Il y a des scandales qui sentent la fraude « classique ». Et puis il y a ceux qui grattent une zone plus sombre : la sécurité nationale. En Israël, l’arrestation et l’inculpation d’un réserviste et d’un civil, soupçonnés d’avoir utilisé des informations classifiées pour parier sur Polymarket, fait partie de cette seconde catégorie. L’affaire ne parle pas seulement de « délit d’initié » version crypto. Elle raconte comment un outil de marché, pensé pour agréger des probabilités, peut se transformer en canal d’extraction de secrets quand il tombe entre de mauvaises mains.
En bref :
- Israël a arrêté un réserviste et un civil soupçonnés d’avoir utilisé des informations classifiées pour parier sur Polymarket au sujet d’opérations contre l’Iran.
- L’affaire montre comment un marché de prédiction peut devenir un canal de monétisation d’informations sensibles, au-delà du simple “délit d’initié”.
- Elle relance les inquiétudes des autorités et des législateurs sur les risques de sécurité et de confiance publique liés à ces plateformes.

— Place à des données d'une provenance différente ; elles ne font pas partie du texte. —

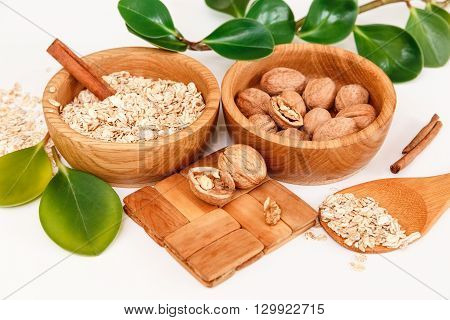 There are with Walnuts and Rolled Oats in the Wooden Plates with Sticks of Sinnamon,Wooden Support,Spoon,Green Leaves,Healthy Fresh Organic Food on the White Background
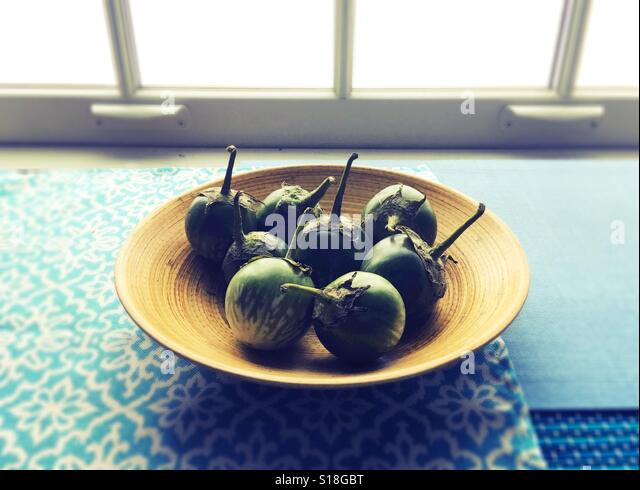 Thai eggplants in a bowl. - Stock Image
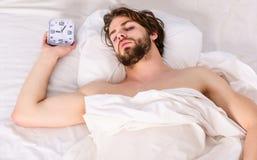 Junger ausdehnender Mann beim morgens aufwachen Netter junger Mann wacht auf, nachdem er morgens geschlafen hat stockbilder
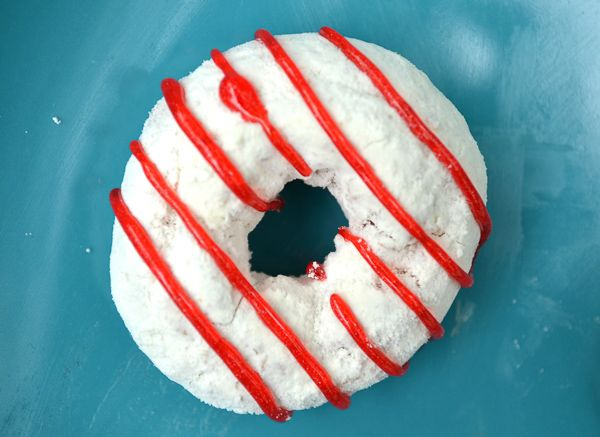 A white powdered sugar donut with red striped to look like a candy cane donut on a blue plate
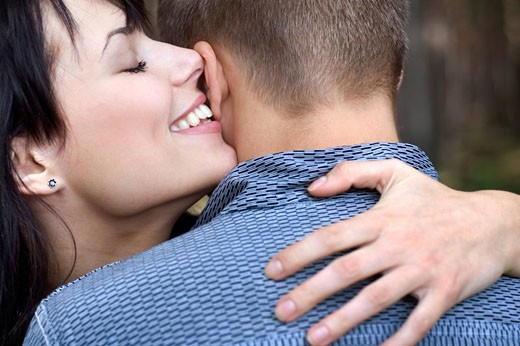 Stock Photo: 1669R-8730 young woman whispering in man´s ear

Quand le pari devient une fuite d’information
D’après les autorités israéliennes (Défense, Shin Bet, police), l’enquête aurait mis au jour un schéma simple, presque banal : accès à des informations sensibles, puis utilisation de ces éléments pour prendre position sur des événements militaires à venir. Mais au-delà, l’enjeu dépasse largement le gain. Quand une opération militaire devient une « question » sur un marché de prédiction, le timing et la certitude valent de l’or.
Le dossier devient explosif, car le réserviste accusé a travaillé au Shin Bet, alimentant l’idée d’un abus interne. Les autorités retiennent corruption et entrave à la justice, évoquent la sécurité, mais la défense dit l’accusation abandonnée.
Et c’est là que la mécanique devient intéressante (et inquiétante). Un marché de prédiction n’a pas besoin de publier un document classifié pour poser problème. Il suffit qu’un initié puisse miser “juste” avant tout le monde. Le signal se propage ensuite : variations d’odds, volumes, commentaires, captures d’écran… Et soudain, une information que personne ne devait confirmer se retrouve “imprimée” dans un prix.
Polymarket, miroir des tensions… et aimant à soupçons
Polymarket a officialisé un partenariat avec la MLS, mais au-delà, elle a grandi sur une promesse simple : rendre le monde plus lisible à travers des probabilités. Or, dès que ses marchés s’attaquent à des sujets géopolitiques brûlants, la frontière entre « anticiper » et « savoir » devient trouble. C’est précisément ce que met en lumière l’affaire israélienne, avec des paris liés à de possibles frappes ou opérations militaires contre l’Iran.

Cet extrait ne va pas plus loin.